Imagine for a moment it does still create an interference pattern because you didnt measure the particle itself. If you then measure the electron if and when it goes through a slit AFTER you measured the force in the opposite direction, would the energy be at odds compared to a particle going the exact same direction but it wasn't measured (because it would go through both slits and none at the same time and thus have multiple potential directions)?
 A: Even if you know the initial direction of the particle, this does not tell you which slit the particle will go through. The wavefunction (probability wave) of the particle will still follow the Schrodinger equation. For example, the initial condition in solving the Shrodinger equation could be a Gaussian wave packet in space centered at the measured starting position with some standard deviation determined by the device measuring the initial position. The Gaussian will also be determined by the measured momentum (with some magnitude and direction, each with their own associated uncertainty).
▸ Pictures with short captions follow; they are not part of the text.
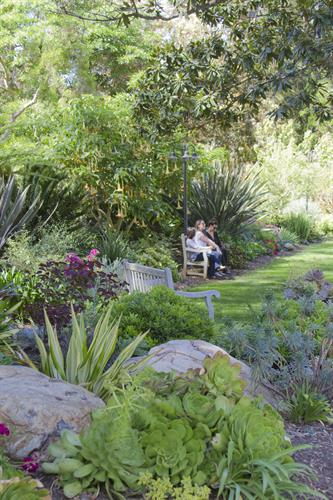 Come and relax in one of our 29 uniquely-themed gardens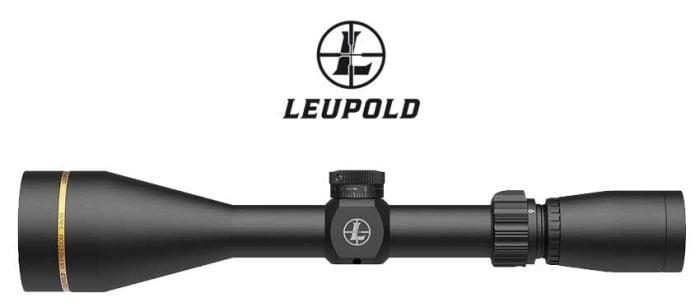 Leupold-VX-Freedom-3-9x50-Riflescope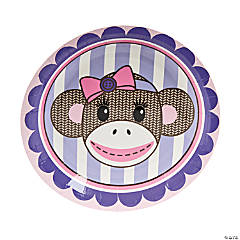 1st Birthday Miss Sock Monkey Paper Dessert Plates - 8 Ct.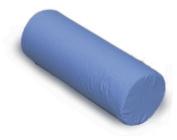 Mabis 554-8000-0121 Cervical Foam Roll - 3.5 x 19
This wavefunction will then evolve according to the Schrodinger equation.
Getting to the heart of your question: just because we know the initial position and direction of the particle does not mean it follows a well defined trajectory afterwards. This is just not the case according to basic interpretations of quantum mechanics.
A: There is only interference if the setup is such that it is not possible to determine through which slit the electron went. 
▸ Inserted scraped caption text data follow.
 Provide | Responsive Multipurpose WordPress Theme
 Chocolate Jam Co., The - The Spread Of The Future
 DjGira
A: Whenever you're analyzing such conceptual problems, it's very useful to try and make a concrete model of the system you're considering. Maybe even multiple models, to better see the common properties.
Suppose you have an apparatus, which fires an electron in one direction, and recoil (or whatever other mechanism) results in a second electron being ejected with the opposite momentum. To be able to use the momentum being opposite to predict where the first electron will be, you need the initial positions to also be accurately defined: otherwise even classically you'll get uncorrelated results.
Now, the two-electron system, being quantum mechanical, obeys Heisenberg uncertainty principle. Since both particles are in a precisely defined location, their total momentum is quite uncertain. This then means that, by measuring the momentum of the second electron, you'll obtain the momentum of the first electron... ± that additional uncertainty. The final result will be that you'll still get garbage results if you try to answer the which-way question for the first electron using this measurement of the second electron's momentum.
A: If you are able to determine which slit the particle went through, by any means, there is no interference pattern.
In practice, I think it would be difficult to set up the experiment as described.  But in principle, yes, if you measured the recoil accurately enough to determine which slit the particle went through, the interference pattern would disappear.
(Although as Aaron's answer points out, knowing the momentum does not necessarily determine which slit the particle goes through.  I'm assuming that the momentum is high enough, and the slits far enough apart, that the probability of a particle going through the "wrong" slit is minimal.  The probability is never going to be zero, so there will always be some interference, but it could in principle be minimized - and that interference pattern would look different to the original one anyway.)
A: This (your first paragraph) is the same question/famous objection Einstein posed in the Bohr-Einstein debates:
https://en.wikipedia.org/wiki/Bohr%E2%80%93Einstein_debates#Post-revolution:_First_stage
So basically Bohr reply was: You also need to apply QM to the double slit. So to measure the momentum transfer, you have to have a sharp momentum (of the measurement apparatus) first. But then your position is not determined leading to washing out of the interference pattern.